Thursday, October 29, 2009

$300 Billion

The Federal Reserve's summerlong initiative to keep mortgage interest rates low was a stunning success. By buying mortgage backed securities at incredibly high volumes, it simulated high demand. High demand kept the interest rates on those securities low. That meant people buying this summer were able to finance at historically unprecidented interest rates in the range of 4.5 to 5.0%.

Low interest rates meant that home buyers could place bids with a higher principle. This helped keep housing prices inflated. A key part of keeping housing inflated is making sure there are buyers who can bid inflated prices. If the Fed hadn't stepped in, interest rates would have risen and prices would have crashed harder.

Well, $300 Billion have been spent. The program is over. Mortgage rates should start rising.

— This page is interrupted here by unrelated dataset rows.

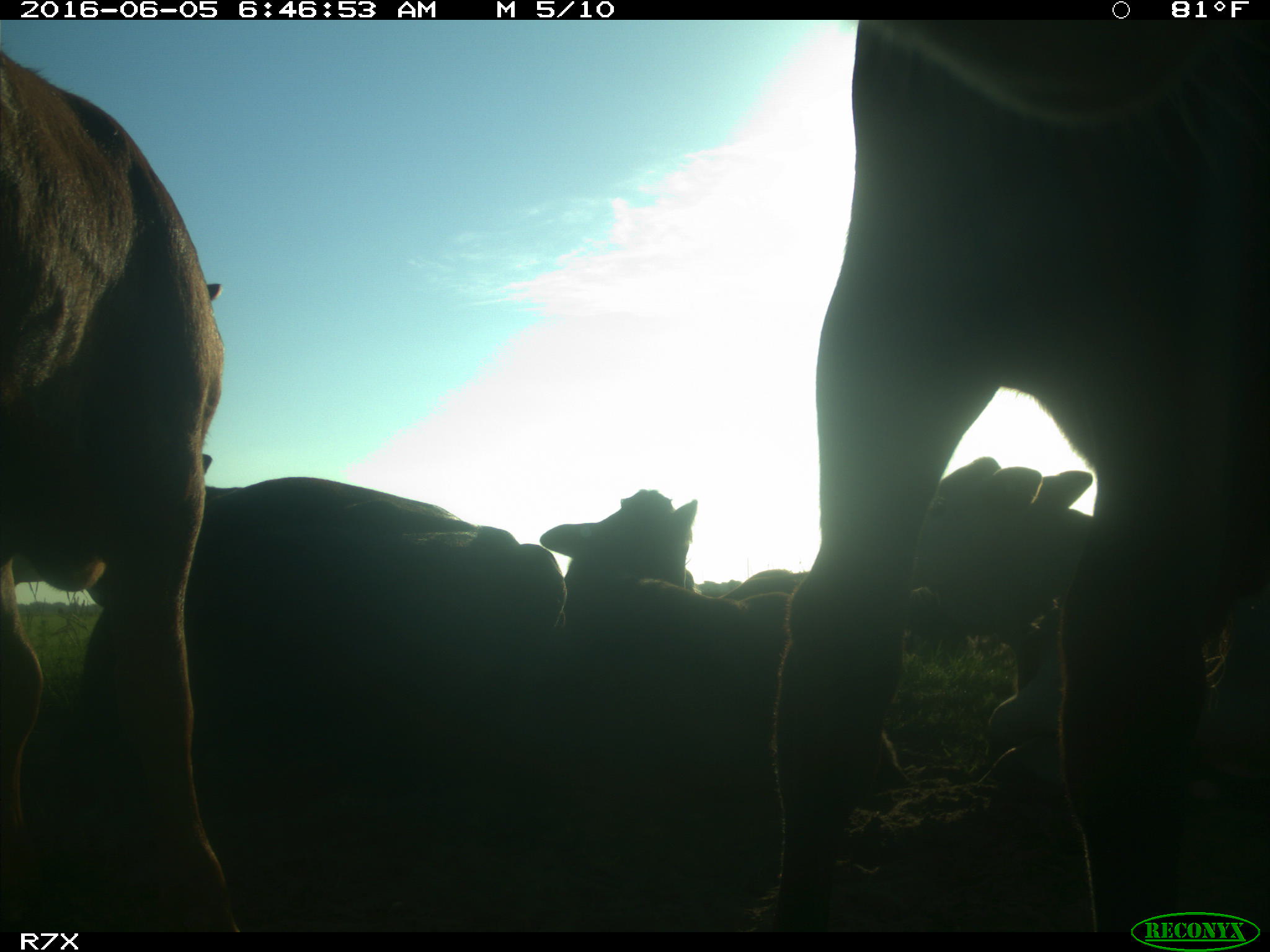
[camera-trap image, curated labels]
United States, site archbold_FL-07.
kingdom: Animalia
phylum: Chordata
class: Mammalia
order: Artiodactyla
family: Bovidae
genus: Bos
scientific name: Bos taurus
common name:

I was surprised this past summer to not see as much price depreciation as I had anticipated. I didn't quite realize what was going on.

Irvine housing blog spent the week discussing various aspects of what to consider in a house purchase. Tuesday's post showed a table of interest rates vs principle that can be bid on a house given a fixed monthly payment. Going from a 5% interest rate to an 8% interest rate causes a 26% drop in the price of the house.

Can you imagine that? Save up for years until you have $100K to make a down payment on a $500K house, and after 2 years you're 6% under water? Consider that if you'd had all your money in the S&P at the height of the stock market in 2008, you would only be out 30%. That's still 70% remaining. 70% sucks, sure, but it's way better than -6%. SeattleBubbleBlog does a much better job making this point. Except the point The Tim made is to compare buying in 2007 vs investing in 2007. The point I want to make -- or rather to summarize from others -- is that there's still that much loss waiting! Buying a house now means you will be under water on that house in 2 years.

$300 Billion. Was that a good use of taxpayer money?